> **GIVEN PASSAGE**:
──────

History
- Founded: July 11, 2005
- Disbanded: June 25, 2009
- Preceded by: 39th National Assembly
- Succeeded by: 41st National Assembly

Leadership
- Speaker: Georgi Pirinski (BSP)
- Deputy Speakers: Nadezhda Mihaylova Ekaterina Mihaylova Petar Beron Anastasia Moser Younal Loutfi Kameliya Kasabova

Structure
- Seats: 240
- Political groups: Government (169) BSP (82) NDSV (53) DPS (34) Opposition (71) Attack (21) ODS (20) DSB (17) BNS (13)

Meeting place
- National Assembly Building, Sofia

Website
- parliament.bg

= 40th National Assembly of Bulgaria =

2005 legislature in Bulgaria

The Fortieth National Assembly (Четиридесетото народно събрание) was a convocation of the National Assembly of Bulgaria, formed according to the results of the parliamentary elections in Bulgaria, held on 25 June 2005.

== History ==
The 40th National Assembly elected the Stanishev Government, which was a triple coalition government between the BSP, the NDSV and the DPS. During the four years of its term, the 40th National Assembly saw Bulgaria become a member of the European Union.

The 40th National Assembly, like the preceding 39th was highly fragmented and saw the collapse and emergence of several new parties and groups. As a result, since 2009 MPs have been forbidden from forming new groups or joining existing ones. MPs are only allowed to sit in either their original groups or as independents.

=== Attack ===
The Attack parliamentary group was particularly unstable with many expulsions and defections. By November 2007, only 11 of the 21 MPs remained in the group, one more than the minimum number required. In the runup to the 2009 election 2 further MPs left due to disagreements with the electoral lists, resulting in the collapse of the group.

──────

> **GIVEN REQUEST 1**:
In the passage on Bulgaria's 40th National Assembly, how many of the 21 Attack MPs were still in the group by November 2007?
> **GIVEN REQUEST 2**:
Please retype the part of the National Assembly passage that opens with the words containing "2005 legislature in" and closes with "or as independents.".

> **Collection entries**:
──────

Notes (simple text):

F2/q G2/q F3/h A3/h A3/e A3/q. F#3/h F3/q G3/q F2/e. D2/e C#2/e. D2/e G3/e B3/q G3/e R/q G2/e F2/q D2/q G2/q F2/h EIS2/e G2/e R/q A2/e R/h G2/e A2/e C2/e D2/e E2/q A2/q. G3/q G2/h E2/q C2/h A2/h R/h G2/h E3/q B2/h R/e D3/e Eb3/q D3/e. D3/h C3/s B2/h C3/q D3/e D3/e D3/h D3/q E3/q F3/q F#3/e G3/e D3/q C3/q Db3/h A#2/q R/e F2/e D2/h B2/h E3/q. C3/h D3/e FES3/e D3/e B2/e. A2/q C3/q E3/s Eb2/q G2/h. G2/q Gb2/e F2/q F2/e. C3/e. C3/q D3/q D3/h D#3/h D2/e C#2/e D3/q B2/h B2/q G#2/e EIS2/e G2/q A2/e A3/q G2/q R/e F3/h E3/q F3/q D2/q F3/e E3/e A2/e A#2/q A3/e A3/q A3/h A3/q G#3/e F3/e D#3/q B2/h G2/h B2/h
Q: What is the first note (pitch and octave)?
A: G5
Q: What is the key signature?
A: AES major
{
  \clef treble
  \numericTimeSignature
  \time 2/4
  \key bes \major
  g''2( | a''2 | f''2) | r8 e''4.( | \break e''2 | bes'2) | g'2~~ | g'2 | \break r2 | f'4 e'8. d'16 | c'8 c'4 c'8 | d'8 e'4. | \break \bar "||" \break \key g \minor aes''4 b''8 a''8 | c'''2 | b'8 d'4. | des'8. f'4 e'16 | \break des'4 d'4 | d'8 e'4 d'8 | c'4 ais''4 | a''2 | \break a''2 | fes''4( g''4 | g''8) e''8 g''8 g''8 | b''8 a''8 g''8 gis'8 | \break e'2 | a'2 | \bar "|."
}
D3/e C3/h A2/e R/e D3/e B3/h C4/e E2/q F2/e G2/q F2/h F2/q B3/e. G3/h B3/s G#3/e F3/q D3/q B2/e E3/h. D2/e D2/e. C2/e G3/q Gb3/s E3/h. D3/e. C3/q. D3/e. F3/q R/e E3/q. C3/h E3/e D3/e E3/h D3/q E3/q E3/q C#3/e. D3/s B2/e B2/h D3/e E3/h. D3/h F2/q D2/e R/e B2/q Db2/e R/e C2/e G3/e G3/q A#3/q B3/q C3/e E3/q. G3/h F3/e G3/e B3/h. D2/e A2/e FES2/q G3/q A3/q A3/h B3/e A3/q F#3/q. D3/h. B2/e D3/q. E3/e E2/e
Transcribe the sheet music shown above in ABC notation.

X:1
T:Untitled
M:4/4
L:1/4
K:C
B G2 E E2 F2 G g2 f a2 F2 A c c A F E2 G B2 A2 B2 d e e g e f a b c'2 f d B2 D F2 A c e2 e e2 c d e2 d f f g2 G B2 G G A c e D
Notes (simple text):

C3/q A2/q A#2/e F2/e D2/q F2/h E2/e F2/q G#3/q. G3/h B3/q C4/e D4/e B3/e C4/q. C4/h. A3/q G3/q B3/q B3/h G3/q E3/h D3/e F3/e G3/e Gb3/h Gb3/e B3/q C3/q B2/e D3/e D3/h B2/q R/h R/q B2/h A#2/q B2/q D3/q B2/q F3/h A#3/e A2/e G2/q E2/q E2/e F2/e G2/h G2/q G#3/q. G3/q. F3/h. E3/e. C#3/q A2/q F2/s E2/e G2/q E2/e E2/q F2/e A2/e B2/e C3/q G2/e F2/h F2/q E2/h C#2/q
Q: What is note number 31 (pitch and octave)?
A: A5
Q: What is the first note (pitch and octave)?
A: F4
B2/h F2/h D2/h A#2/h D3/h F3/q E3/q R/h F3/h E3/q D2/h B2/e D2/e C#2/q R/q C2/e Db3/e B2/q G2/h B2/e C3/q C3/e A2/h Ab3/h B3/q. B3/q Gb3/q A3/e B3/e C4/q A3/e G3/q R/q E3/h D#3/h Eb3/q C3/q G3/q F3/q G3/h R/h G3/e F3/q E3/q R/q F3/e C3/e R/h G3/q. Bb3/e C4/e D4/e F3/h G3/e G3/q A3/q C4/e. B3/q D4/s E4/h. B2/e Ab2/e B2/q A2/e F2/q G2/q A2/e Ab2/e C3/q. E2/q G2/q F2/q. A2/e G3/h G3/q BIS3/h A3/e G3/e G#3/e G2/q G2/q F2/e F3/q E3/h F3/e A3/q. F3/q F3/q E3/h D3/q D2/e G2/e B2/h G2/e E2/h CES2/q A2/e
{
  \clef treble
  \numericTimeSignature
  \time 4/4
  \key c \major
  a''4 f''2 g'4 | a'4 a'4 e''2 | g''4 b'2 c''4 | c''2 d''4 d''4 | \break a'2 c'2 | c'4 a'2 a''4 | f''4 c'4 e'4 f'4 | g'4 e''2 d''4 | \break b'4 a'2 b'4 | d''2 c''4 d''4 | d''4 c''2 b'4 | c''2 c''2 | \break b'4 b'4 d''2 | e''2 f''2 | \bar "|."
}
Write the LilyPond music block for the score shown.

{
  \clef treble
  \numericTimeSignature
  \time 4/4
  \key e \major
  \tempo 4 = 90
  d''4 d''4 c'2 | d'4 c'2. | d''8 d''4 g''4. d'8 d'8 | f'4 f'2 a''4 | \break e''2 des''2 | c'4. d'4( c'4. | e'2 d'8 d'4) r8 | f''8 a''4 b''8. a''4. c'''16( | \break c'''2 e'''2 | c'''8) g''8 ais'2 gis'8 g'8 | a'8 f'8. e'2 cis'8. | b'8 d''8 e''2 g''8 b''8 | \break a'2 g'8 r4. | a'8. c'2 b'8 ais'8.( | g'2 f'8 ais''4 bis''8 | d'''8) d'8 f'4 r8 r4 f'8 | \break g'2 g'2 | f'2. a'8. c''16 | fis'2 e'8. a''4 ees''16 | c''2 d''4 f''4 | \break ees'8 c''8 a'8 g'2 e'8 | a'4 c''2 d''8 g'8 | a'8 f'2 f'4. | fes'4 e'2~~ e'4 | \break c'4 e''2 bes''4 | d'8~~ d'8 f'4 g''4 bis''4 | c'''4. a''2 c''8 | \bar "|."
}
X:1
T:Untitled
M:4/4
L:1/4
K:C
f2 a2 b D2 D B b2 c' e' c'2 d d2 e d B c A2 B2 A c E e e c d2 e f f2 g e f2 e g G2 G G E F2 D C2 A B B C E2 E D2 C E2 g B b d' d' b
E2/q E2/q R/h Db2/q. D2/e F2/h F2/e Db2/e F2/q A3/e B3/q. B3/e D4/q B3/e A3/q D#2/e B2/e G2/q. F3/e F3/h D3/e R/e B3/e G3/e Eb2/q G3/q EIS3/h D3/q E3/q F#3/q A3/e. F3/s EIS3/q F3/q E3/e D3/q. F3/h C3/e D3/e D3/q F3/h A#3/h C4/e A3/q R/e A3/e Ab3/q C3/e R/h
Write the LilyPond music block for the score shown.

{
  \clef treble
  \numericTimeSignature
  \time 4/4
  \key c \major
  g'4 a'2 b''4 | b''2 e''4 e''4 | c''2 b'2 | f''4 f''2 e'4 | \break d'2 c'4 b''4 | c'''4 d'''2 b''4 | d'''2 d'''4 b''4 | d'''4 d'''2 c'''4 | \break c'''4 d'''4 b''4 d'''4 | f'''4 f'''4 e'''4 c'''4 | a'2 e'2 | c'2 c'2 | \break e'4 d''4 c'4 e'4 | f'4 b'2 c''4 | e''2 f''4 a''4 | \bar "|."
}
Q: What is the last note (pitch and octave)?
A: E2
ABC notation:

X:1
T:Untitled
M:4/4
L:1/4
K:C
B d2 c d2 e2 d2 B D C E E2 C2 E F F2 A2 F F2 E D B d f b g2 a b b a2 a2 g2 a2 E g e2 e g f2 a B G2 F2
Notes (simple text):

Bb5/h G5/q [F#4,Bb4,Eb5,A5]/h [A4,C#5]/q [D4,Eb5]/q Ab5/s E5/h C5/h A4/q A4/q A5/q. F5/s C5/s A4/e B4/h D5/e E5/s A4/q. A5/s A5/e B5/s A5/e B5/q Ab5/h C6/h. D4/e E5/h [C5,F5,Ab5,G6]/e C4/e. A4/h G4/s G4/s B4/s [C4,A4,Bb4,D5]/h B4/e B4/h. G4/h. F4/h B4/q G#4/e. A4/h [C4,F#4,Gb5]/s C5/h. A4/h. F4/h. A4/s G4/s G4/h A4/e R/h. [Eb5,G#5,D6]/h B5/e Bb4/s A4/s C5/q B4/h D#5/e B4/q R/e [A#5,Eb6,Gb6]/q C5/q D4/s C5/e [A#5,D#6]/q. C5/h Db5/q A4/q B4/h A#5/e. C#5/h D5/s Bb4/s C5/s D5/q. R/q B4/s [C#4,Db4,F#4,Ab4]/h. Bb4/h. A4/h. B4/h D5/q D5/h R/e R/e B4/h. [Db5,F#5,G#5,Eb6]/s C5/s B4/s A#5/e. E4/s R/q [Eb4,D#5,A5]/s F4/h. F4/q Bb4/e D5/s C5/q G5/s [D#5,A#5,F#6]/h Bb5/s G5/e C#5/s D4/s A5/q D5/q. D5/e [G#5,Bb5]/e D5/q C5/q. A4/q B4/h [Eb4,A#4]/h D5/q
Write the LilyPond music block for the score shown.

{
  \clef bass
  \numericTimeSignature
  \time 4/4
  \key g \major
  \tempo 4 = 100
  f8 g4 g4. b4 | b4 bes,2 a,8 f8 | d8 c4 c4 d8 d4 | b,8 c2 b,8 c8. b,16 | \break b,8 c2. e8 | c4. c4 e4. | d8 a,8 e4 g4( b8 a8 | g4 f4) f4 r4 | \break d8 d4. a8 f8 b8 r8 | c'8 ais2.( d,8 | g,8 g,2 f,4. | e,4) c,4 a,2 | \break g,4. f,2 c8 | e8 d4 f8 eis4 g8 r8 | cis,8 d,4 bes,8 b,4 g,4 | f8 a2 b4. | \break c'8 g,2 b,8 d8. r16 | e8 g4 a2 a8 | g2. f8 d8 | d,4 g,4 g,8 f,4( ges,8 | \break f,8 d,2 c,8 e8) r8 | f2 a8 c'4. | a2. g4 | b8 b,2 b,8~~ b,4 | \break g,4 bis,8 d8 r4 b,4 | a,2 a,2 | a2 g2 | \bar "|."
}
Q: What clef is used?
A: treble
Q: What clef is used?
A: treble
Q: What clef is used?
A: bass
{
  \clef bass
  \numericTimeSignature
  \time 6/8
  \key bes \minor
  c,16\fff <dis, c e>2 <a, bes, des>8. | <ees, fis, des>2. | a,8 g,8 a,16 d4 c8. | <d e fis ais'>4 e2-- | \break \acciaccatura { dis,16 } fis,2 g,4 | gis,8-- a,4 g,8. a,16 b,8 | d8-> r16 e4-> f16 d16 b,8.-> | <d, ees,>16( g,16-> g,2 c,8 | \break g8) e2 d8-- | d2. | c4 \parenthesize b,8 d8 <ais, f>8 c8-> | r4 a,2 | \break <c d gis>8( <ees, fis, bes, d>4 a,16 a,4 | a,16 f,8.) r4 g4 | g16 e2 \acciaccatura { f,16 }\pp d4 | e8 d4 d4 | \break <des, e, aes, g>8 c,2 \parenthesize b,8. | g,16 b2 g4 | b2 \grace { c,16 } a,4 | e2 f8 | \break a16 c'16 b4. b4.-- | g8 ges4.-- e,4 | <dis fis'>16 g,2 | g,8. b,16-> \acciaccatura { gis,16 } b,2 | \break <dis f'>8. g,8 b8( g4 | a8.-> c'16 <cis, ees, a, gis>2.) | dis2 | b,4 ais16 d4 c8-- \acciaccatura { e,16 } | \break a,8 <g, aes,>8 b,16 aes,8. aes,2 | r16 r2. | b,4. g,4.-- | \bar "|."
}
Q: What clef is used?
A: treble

──────

> **EXPECTED OUTPUT 1**:
11 of the 21 MPs remained.

> **EXPECTED OUTPUT 2**:
2005 legislature in Bulgaria

The Fortieth National Assembly (Четиридесетото народно събрание) was a convocation of the National Assembly of Bulgaria, formed according to the results of the parliamentary elections in Bulgaria, held on 25 June 2005.

== History ==
The 40th National Assembly elected the Stanishev Government, which was a triple coalition government between the BSP, the NDSV and the DPS. During the four years of its term, the 40th National Assembly saw Bulgaria become a member of the European Union.

The 40th National Assembly, like the preceding 39th was highly fragmented and saw the collapse and emergence of several new parties and groups. As a result, since 2009 MPs have been forbidden from forming new groups or joining existing ones. MPs are only allowed to sit in either their original groups or as independents.